Just putting this out there…

Choice of variable name often involves a singularity or plurality consideration. The code above uses a pluralized variable name, `words` which is misleading. Only one word at a time is iterated. Sure, we’re iterating words, so it’s easy to see why we would choose that name, but I would go with,

``````word =>
``````

so the `includes` method call looks like,

``````____.includes(word)
``````

Think how accurately it reads for an individual word. If we pluralize, it reads more like a blanket statement applying to ALL words. Granted, we can say it’s just semantics. It bears consideration given there will be other human readers of our code.

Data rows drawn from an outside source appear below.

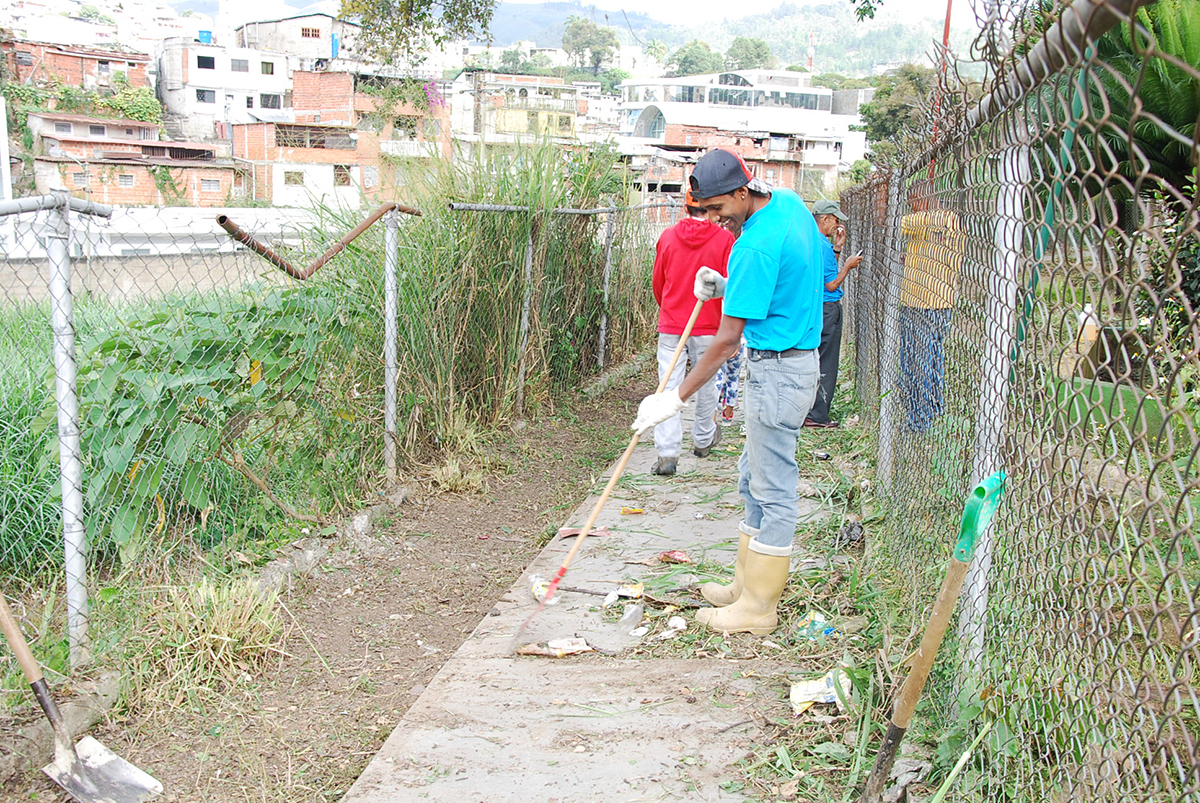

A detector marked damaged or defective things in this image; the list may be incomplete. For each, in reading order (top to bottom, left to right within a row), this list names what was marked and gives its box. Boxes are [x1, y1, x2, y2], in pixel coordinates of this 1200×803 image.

rusty pipe [217, 201, 422, 282]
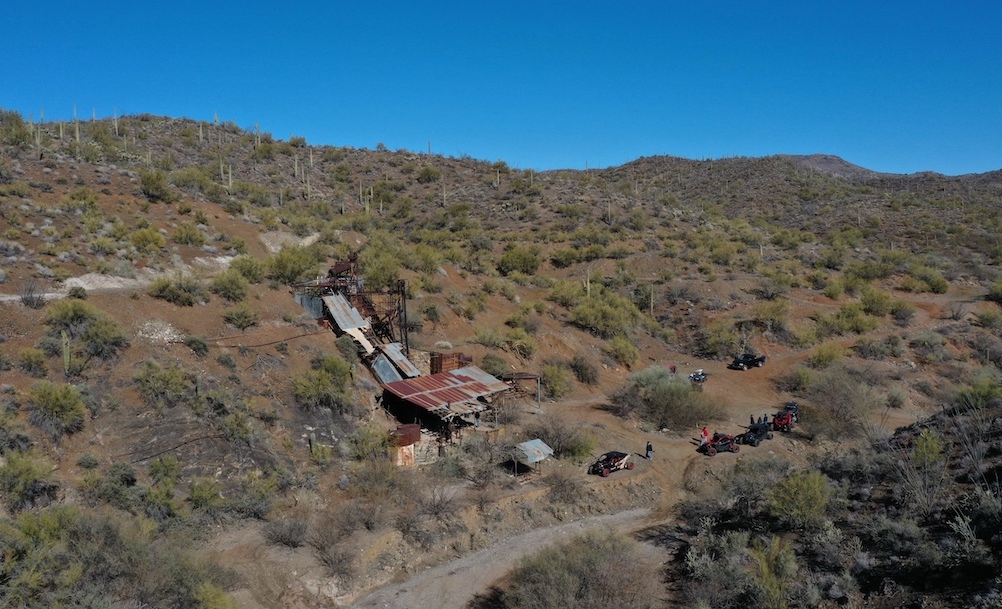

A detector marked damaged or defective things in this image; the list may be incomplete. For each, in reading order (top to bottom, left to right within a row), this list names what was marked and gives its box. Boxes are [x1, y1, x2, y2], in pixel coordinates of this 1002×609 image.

rusty corrugated roof [320, 294, 368, 330]
rusty corrugated roof [376, 342, 420, 376]
rusty corrugated roof [380, 366, 508, 414]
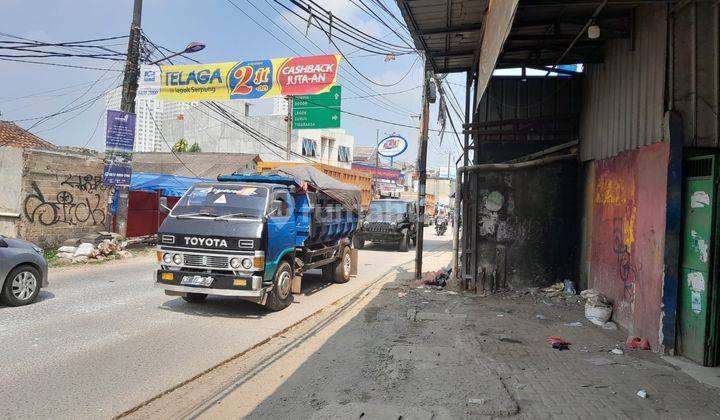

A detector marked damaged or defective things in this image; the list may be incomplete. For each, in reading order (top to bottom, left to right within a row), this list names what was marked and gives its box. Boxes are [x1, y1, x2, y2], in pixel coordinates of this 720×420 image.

rusty metal wall [580, 4, 668, 162]
rusty metal wall [676, 1, 720, 148]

Given that a predicate function returns a boolean, it follows that we would not write a conditional into the function. It is already an assertion.

``````____.filter(x => +x)
``````

The above asserts that `x` is, or can be cast to a `Number`.

`````` > a = "abcxyz".split("").join("1").split("")
<- > (11) ["a", "1", "b", "1", "c", "1", "x", "1", "y", "1", "z"]
> a.filter(x => +x)
<- > (5) ["1", "1", "1", "1", "1"]
``````

No it doesn’t
It’ll make the coercion to Number, and then test whether the result is truthy
There are non-numbers that’ll get coerced to truthy values and vice versa

``````> typeof a
'object'
> Boolean(+a)
true

> typeof b
'number'
> Boolean(+b)
false
``````
1 Like
`````` > +true
<- 1
``````

I get it; d’oh.

That particular instance is quite reasonable, but you can also get things like:

``````> typeof a
'object'
> +a
348
``````

Here, the value of `a` is `[348]`, the value for `b` was `0`

So, useful as it is to implement the unary plus operator, there are enough hurdles to jump that preclude its use, at least on wholesale terms.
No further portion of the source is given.